INSTRUCTIONS FOR THE TASK → Can you quote exactly the stretch of lines from the one with "As this image" through the final line of the material, both ends included?

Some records
◇ ◇ ◇ ◇
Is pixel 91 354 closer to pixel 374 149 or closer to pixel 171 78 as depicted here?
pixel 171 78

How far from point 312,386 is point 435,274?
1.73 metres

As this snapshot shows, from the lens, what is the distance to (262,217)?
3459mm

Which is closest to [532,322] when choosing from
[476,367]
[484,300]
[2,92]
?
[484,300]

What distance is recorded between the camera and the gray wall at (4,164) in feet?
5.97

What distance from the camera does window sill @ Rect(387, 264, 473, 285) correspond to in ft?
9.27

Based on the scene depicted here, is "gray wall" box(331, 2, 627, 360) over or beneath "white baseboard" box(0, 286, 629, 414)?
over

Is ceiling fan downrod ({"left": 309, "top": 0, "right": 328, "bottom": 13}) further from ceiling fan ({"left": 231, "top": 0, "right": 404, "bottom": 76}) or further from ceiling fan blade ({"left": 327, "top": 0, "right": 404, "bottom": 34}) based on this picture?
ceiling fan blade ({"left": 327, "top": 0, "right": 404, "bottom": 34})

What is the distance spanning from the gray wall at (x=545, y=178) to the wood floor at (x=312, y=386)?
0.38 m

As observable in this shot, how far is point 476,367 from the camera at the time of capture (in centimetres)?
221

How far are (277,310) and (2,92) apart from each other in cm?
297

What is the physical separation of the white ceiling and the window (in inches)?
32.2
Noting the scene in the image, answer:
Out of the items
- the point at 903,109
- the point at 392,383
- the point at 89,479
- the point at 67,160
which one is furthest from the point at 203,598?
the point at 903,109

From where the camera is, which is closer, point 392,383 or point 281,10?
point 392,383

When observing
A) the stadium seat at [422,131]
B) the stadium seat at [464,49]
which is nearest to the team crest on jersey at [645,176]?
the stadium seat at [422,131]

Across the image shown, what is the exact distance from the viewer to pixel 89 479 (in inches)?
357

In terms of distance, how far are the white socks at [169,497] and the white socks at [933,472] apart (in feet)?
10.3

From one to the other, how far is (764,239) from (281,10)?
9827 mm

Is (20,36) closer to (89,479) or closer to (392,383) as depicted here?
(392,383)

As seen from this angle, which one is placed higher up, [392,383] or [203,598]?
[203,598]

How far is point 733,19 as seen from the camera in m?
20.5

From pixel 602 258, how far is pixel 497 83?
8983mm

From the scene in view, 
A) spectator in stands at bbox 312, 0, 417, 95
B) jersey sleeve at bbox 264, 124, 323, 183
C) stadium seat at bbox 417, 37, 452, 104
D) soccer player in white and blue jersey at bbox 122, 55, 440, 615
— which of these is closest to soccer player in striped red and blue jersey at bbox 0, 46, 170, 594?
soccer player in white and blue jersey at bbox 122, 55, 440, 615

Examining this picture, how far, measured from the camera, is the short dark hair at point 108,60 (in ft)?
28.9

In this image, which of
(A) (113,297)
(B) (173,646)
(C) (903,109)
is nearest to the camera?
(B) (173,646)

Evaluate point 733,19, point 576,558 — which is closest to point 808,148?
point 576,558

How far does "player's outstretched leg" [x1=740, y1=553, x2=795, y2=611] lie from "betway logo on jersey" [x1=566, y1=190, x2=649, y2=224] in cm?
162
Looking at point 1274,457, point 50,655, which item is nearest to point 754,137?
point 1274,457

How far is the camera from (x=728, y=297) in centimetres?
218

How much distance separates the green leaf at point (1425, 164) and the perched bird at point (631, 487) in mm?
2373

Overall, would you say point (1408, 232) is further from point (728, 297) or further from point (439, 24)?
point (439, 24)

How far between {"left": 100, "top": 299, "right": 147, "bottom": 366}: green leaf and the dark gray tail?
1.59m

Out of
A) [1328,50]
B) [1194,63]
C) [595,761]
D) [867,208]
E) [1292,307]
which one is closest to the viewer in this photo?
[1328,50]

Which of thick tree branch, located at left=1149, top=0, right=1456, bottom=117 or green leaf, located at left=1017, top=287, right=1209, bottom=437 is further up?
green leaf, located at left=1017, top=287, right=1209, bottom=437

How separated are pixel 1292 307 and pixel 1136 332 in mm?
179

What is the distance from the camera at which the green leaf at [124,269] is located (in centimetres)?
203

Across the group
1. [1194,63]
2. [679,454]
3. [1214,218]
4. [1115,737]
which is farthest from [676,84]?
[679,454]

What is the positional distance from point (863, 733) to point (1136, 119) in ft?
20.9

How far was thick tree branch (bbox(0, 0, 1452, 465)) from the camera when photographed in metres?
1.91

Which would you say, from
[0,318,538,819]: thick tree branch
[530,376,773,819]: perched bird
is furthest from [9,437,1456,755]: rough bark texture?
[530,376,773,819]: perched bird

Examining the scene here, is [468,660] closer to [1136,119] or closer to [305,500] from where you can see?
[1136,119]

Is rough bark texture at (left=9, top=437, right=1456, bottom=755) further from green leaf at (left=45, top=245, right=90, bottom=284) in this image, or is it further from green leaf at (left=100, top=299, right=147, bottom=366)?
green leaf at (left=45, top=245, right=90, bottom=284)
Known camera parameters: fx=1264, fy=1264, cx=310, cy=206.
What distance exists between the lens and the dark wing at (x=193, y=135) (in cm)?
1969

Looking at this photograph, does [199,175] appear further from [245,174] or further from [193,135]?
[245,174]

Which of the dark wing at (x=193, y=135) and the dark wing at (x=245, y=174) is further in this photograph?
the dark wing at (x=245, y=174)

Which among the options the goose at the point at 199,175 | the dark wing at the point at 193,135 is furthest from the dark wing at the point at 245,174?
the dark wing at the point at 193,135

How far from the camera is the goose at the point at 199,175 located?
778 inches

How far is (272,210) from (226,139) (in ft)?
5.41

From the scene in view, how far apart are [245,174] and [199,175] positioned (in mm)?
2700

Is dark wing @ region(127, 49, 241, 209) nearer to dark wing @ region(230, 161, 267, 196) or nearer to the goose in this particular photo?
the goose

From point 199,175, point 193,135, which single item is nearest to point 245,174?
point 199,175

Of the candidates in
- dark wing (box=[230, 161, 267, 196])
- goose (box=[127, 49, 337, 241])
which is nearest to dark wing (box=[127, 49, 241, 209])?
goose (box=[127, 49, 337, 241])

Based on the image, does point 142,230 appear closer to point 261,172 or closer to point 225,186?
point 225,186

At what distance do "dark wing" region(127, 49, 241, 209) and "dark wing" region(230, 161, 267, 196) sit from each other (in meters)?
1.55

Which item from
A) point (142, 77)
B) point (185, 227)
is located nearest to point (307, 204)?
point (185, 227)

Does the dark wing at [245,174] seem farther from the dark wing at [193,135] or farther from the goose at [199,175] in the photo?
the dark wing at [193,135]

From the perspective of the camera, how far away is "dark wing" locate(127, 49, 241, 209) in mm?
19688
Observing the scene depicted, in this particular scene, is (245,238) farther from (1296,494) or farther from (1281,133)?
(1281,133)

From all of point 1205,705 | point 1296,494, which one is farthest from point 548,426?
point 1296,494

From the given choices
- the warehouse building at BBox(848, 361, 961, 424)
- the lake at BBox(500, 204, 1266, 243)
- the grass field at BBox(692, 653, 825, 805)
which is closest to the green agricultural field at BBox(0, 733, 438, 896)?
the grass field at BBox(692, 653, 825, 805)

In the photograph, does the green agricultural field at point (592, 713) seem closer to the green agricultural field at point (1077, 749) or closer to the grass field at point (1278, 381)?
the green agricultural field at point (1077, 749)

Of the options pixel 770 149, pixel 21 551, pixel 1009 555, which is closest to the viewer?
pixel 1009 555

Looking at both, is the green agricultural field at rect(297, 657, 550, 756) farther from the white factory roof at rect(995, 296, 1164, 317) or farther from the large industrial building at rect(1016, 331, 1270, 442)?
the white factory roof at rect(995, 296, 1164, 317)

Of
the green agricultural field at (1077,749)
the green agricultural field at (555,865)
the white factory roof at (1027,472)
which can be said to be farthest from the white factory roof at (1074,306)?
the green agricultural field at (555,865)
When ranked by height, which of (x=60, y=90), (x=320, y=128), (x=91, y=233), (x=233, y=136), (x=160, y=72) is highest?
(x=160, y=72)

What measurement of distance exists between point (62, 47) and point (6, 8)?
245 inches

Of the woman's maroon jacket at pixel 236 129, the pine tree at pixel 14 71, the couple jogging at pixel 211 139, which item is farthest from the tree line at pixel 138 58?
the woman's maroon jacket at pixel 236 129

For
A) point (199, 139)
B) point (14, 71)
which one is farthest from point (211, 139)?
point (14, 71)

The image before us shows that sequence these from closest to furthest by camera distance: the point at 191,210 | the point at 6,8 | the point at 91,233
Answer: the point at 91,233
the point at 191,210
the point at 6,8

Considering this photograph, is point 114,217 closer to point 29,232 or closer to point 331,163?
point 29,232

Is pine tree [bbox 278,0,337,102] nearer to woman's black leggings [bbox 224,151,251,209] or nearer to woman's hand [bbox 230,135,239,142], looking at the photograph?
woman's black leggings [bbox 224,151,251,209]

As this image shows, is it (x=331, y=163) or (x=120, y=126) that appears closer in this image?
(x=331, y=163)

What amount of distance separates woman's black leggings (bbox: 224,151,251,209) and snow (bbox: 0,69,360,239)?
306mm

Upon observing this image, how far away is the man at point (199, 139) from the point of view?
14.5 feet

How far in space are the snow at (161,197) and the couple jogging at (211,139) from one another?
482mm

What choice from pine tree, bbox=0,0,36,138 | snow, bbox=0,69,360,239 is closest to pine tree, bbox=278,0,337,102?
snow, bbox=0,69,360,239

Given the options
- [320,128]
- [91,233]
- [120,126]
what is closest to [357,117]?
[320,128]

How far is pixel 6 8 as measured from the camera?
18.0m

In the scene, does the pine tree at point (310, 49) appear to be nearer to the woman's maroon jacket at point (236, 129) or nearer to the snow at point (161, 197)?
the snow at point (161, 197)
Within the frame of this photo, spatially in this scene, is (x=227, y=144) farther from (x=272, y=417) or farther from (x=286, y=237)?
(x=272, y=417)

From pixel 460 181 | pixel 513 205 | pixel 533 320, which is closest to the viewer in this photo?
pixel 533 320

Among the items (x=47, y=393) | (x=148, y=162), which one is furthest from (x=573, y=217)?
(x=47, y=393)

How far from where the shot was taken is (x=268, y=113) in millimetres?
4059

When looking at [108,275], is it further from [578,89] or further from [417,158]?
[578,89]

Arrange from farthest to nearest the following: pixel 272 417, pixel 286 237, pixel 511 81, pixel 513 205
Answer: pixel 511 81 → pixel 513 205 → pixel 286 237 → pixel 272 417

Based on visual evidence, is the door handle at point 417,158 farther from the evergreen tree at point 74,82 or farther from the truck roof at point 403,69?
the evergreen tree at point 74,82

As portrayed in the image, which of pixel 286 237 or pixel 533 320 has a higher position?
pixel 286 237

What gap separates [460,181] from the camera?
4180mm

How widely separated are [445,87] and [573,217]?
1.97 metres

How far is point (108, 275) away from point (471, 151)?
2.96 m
◇ ◇ ◇ ◇
EXERCISE ANSWER →
As this image shows, is it (x=331, y=163) or (x=120, y=126) that appears closer in this image?
(x=331, y=163)

What amount of distance separates woman's black leggings (bbox: 224,151,251,209) and snow (bbox: 0,69,360,239)?
306mm

Upon observing this image, how far away is the man at point (199, 139) from the point of view?
14.5 feet

How far in space are the snow at (161,197) and the couple jogging at (211,139) from one another?
482mm

What choice from pine tree, bbox=0,0,36,138 | snow, bbox=0,69,360,239 is closest to pine tree, bbox=278,0,337,102?
snow, bbox=0,69,360,239

Given the options
- [320,128]
- [91,233]
- [120,126]
what is closest to [357,117]?
[320,128]

How far is pixel 6 8 as measured from the camera?
18.0m

In the scene, does the pine tree at point (310, 49) appear to be nearer to the woman's maroon jacket at point (236, 129) or nearer to the snow at point (161, 197)?
the snow at point (161, 197)
Within the frame of this photo, spatially in this scene, is (x=227, y=144) farther from (x=272, y=417) or farther from (x=286, y=237)?
(x=272, y=417)

From pixel 460 181 | pixel 513 205 | pixel 533 320, which is closest to the viewer in this photo?
pixel 533 320

Among the items (x=47, y=393) | (x=148, y=162), which one is furthest from (x=573, y=217)?
(x=47, y=393)

How far from where the shot was taken is (x=268, y=113) in millimetres?
4059

When looking at [108,275], is it further from [578,89] or further from [417,158]?
[578,89]

Arrange from farthest to nearest the following: pixel 272 417, pixel 286 237, pixel 511 81, pixel 513 205
Answer: pixel 511 81 → pixel 513 205 → pixel 286 237 → pixel 272 417

Based on visual evidence, is the door handle at point 417,158 farther from the evergreen tree at point 74,82 or farther from the truck roof at point 403,69?
the evergreen tree at point 74,82

As portrayed in the image, which of pixel 286 237 or pixel 533 320 has a higher position?
pixel 286 237

What gap separates [460,181] from the camera?
4180mm

How widely separated are [445,87] and [573,217]?
1.97 metres

How far is point (108, 275) away from point (471, 151)?
2.96 m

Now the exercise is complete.